** RECORDS FOR THE EXERCISE follows **
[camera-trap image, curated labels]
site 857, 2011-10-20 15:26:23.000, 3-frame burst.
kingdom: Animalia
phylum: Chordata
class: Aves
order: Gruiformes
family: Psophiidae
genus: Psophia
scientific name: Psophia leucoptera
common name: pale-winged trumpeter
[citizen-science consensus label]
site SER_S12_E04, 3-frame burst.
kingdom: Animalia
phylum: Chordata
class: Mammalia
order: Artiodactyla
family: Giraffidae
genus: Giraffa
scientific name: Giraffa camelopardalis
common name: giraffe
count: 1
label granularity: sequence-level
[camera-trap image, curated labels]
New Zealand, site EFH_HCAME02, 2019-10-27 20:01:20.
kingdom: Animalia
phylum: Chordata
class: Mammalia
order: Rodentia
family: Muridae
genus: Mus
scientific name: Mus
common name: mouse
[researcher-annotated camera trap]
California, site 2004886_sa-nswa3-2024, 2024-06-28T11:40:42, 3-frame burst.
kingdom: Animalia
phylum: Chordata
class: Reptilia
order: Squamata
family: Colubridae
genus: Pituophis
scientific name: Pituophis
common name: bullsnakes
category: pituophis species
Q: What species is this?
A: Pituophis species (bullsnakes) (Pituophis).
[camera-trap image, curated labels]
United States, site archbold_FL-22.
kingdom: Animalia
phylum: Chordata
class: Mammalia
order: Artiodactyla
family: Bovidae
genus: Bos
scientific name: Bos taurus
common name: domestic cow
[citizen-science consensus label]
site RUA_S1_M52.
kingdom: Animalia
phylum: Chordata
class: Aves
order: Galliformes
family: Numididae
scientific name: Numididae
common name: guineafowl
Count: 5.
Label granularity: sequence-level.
** End of RECORDS FOR THE EXERCISE **
_WORK ITEM_. Give the data back in full, exactly as written.

_RESPONSE TO THIS EXERCISE_.
[camera-trap image, curated labels]
site 857, 2011-10-20 15:26:23.000, 3-frame burst.
kingdom: Animalia
phylum: Chordata
class: Aves
order: Gruiformes
family: Psophiidae
genus: Psophia
scientific name: Psophia leucoptera
common name: pale-winged trumpeter
[citizen-science consensus label]
site SER_S12_E04, 3-frame burst.
kingdom: Animalia
phylum: Chordata
class: Mammalia
order: Artiodactyla
family: Giraffidae
genus: Giraffa
scientific name: Giraffa camelopardalis
common name: giraffe
count: 1
label granularity: sequence-level
[camera-trap image, curated labels]
New Zealand, site EFH_HCAME02, 2019-10-27 20:01:20.
kingdom: Animalia
phylum: Chordata
class: Mammalia
order: Rodentia
family: Muridae
genus: Mus
scientific name: Mus
common name: mouse
[researcher-annotated camera trap]
California, site 2004886_sa-nswa3-2024, 2024-06-28T11:40:42, 3-frame burst.
kingdom: Animalia
phylum: Chordata
class: Reptilia
order: Squamata
family: Colubridae
genus: Pituophis
scientific name: Pituophis
common name: bullsnakes
category: pituophis species
Q: What species is this?
A: Pituophis species (bullsnakes) (Pituophis).
[camera-trap image, curated labels]
United States, site archbold_FL-22.
kingdom: Animalia
phylum: Chordata
class: Mammalia
order: Artiodactyla
family: Bovidae
genus: Bos
scientific name: Bos taurus
common name: domestic cow
[citizen-science consensus label]
site RUA_S1_M52.
kingdom: Animalia
phylum: Chordata
class: Aves
order: Galliformes
family: Numididae
scientific name: Numididae
common name: guineafowl
Count: 5.
Label granularity: sequence-level.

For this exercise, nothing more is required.